───── Provided entries ─────
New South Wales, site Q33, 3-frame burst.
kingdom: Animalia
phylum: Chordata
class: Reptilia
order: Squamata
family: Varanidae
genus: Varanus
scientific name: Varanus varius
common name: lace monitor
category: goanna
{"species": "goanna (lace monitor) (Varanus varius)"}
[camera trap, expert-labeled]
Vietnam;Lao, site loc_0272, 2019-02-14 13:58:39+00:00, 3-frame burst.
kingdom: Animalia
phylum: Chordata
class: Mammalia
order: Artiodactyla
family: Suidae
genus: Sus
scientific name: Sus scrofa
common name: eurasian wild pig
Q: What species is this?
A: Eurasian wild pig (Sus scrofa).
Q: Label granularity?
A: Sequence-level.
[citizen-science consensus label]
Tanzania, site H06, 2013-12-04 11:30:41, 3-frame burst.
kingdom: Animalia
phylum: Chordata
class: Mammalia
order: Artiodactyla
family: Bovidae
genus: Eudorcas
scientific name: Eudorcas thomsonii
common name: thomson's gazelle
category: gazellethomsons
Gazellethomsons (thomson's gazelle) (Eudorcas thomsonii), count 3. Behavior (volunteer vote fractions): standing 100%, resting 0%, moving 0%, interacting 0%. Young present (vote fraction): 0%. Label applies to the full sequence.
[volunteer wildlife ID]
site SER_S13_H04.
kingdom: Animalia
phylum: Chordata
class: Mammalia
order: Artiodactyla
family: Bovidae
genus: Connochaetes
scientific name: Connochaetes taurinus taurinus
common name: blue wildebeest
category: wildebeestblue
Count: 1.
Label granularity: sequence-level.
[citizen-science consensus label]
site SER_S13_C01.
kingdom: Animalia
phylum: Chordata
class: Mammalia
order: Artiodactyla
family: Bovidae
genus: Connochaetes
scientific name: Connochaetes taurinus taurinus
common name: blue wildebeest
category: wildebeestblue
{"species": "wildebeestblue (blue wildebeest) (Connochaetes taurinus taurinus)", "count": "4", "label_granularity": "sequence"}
─────
• What to do: Would you please write out all the entries exactly?

• Result of this task:
New South Wales, site Q33, 3-frame burst.
kingdom: Animalia
phylum: Chordata
class: Reptilia
order: Squamata
family: Varanidae
genus: Varanus
scientific name: Varanus varius
common name: lace monitor
category: goanna
{"species": "goanna (lace monitor) (Varanus varius)"}
[camera trap, expert-labeled]
Vietnam;Lao, site loc_0272, 2019-02-14 13:58:39+00:00, 3-frame burst.
kingdom: Animalia
phylum: Chordata
class: Mammalia
order: Artiodactyla
family: Suidae
genus: Sus
scientific name: Sus scrofa
common name: eurasian wild pig
Q: What species is this?
A: Eurasian wild pig (Sus scrofa).
Q: Label granularity?
A: Sequence-level.
[citizen-science consensus label]
Tanzania, site H06, 2013-12-04 11:30:41, 3-frame burst.
kingdom: Animalia
phylum: Chordata
class: Mammalia
order: Artiodactyla
family: Bovidae
genus: Eudorcas
scientific name: Eudorcas thomsonii
common name: thomson's gazelle
category: gazellethomsons
Gazellethomsons (thomson's gazelle) (Eudorcas thomsonii), count 3. Behavior (volunteer vote fractions): standing 100%, resting 0%, moving 0%, interacting 0%. Young present (vote fraction): 0%. Label applies to the full sequence.
[volunteer wildlife ID]
site SER_S13_H04.
kingdom: Animalia
phylum: Chordata
class: Mammalia
order: Artiodactyla
family: Bovidae
genus: Connochaetes
scientific name: Connochaetes taurinus taurinus
common name: blue wildebeest
category: wildebeestblue
Count: 1.
Label granularity: sequence-level.
[citizen-science consensus label]
site SER_S13_C01.
kingdom: Animalia
phylum: Chordata
class: Mammalia
order: Artiodactyla
family: Bovidae
genus: Connochaetes
scientific name: Connochaetes taurinus taurinus
common name: blue wildebeest
category: wildebeestblue
{"species": "wildebeestblue (blue wildebeest) (Connochaetes taurinus taurinus)", "count": "4", "label_granularity": "sequence"}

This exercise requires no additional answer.